Kwaśna sesyjka Live, wybaczcie jakość wideo, ale jeszcze nie obczaiłem możliwości Youtube'a
Zirds - Acid Jam |
Bardzo ładnie to wszystko brzmi i fajne świecidełka. Teraz to umiom brzmienie upakować w statki kosmiczne
Ja kiedyś w rebirth się bawiłem w podobny sposób, albo też przygotowywałem 1 pattern w trakerze (np. Scream Tracker) z kilkunastoma ścieżkami, a następnie robiłem mute/unmute poszczególnych ścieżek. Ciężko było się potem zebrać, żeby z takiego jednego patternu poskładać cały utwór. No i teraz mam trochę takich 1-patternowych szkiców do dokończenia...

Wiersze zbioru danych:

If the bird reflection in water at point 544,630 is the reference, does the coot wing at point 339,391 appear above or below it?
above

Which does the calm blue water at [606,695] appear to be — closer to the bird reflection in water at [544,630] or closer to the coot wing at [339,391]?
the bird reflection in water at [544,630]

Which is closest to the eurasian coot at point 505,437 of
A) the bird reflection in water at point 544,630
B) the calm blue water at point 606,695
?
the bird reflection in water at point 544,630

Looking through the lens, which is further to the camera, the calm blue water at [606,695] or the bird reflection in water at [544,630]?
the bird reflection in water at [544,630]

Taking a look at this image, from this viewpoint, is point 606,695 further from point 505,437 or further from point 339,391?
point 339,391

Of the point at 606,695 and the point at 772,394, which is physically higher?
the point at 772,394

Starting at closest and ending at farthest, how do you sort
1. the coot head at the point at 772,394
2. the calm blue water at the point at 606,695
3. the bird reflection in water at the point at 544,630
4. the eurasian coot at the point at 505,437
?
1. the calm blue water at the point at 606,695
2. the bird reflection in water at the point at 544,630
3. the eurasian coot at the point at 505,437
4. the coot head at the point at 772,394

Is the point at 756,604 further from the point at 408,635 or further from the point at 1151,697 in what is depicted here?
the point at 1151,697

--

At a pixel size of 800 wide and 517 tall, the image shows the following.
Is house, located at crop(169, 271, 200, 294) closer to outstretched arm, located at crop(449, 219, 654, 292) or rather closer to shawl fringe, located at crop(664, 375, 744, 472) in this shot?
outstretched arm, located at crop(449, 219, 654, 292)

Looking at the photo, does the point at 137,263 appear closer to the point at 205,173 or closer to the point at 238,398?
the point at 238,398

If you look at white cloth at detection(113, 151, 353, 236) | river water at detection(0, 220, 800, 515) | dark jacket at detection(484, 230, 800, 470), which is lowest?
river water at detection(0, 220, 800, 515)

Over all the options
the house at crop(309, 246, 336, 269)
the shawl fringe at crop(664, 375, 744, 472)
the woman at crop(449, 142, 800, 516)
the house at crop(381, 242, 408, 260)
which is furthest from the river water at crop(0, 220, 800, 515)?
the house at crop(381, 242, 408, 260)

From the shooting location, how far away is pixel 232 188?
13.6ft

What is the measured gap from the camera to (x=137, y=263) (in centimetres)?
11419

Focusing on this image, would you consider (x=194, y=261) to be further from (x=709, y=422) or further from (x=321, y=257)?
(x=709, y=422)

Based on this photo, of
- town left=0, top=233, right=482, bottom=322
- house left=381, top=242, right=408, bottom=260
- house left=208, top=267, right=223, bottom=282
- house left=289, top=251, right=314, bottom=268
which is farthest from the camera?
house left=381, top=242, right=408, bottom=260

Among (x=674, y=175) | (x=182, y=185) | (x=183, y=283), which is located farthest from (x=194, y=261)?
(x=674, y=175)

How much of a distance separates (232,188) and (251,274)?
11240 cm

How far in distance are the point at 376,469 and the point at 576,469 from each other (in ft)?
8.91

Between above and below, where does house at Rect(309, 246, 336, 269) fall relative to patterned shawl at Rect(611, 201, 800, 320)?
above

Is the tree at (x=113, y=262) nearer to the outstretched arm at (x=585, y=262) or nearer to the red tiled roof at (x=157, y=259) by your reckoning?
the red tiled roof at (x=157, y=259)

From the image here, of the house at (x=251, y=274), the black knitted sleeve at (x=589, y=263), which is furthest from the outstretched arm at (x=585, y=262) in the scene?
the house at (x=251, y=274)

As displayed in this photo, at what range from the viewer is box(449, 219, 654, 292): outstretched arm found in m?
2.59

Twoje zadania:
A – Odpowiedz krótko na pytania do tekstu o sesji Acid Jam:
(i) Jaki tytuł ma utwór podany pod pierwszym wpisem?
(ii) Jakość czego jest przedmiotem przeprosin na samym początku?
(iii) Jaki tracker pojawia się jako przykład w ostatnim wpisie?
B – Przepisz wiernie fragment tekstu o sesji Acid Jam, zaczynając od „Kwaśna sesyjka Live, wybaczcie” i kończąc na „szkiców do dokończenia...”.

Pełne odpowiedzi:
A –
(i) Zirds - Acid Jam
(ii) Jakość wideo.
(iii) Scream Tracker.

B –
Kwaśna sesyjka Live, wybaczcie jakość wideo, ale jeszcze nie obczaiłem możliwości Youtube'a
Zirds - Acid Jam |
Bardzo ładnie to wszystko brzmi i fajne świecidełka. Teraz to umiom brzmienie upakować w statki kosmiczne
Ja kiedyś w rebirth się bawiłem w podobny sposób, albo też przygotowywałem 1 pattern w trakerze (np. Scream Tracker) z kilkunastoma ścieżkami, a następnie robiłem mute/unmute poszczególnych ścieżek. Ciężko było się potem zebrać, żeby z takiego jednego patternu poskładać cały utwór. No i teraz mam trochę takich 1-patternowych szkiców do dokończenia...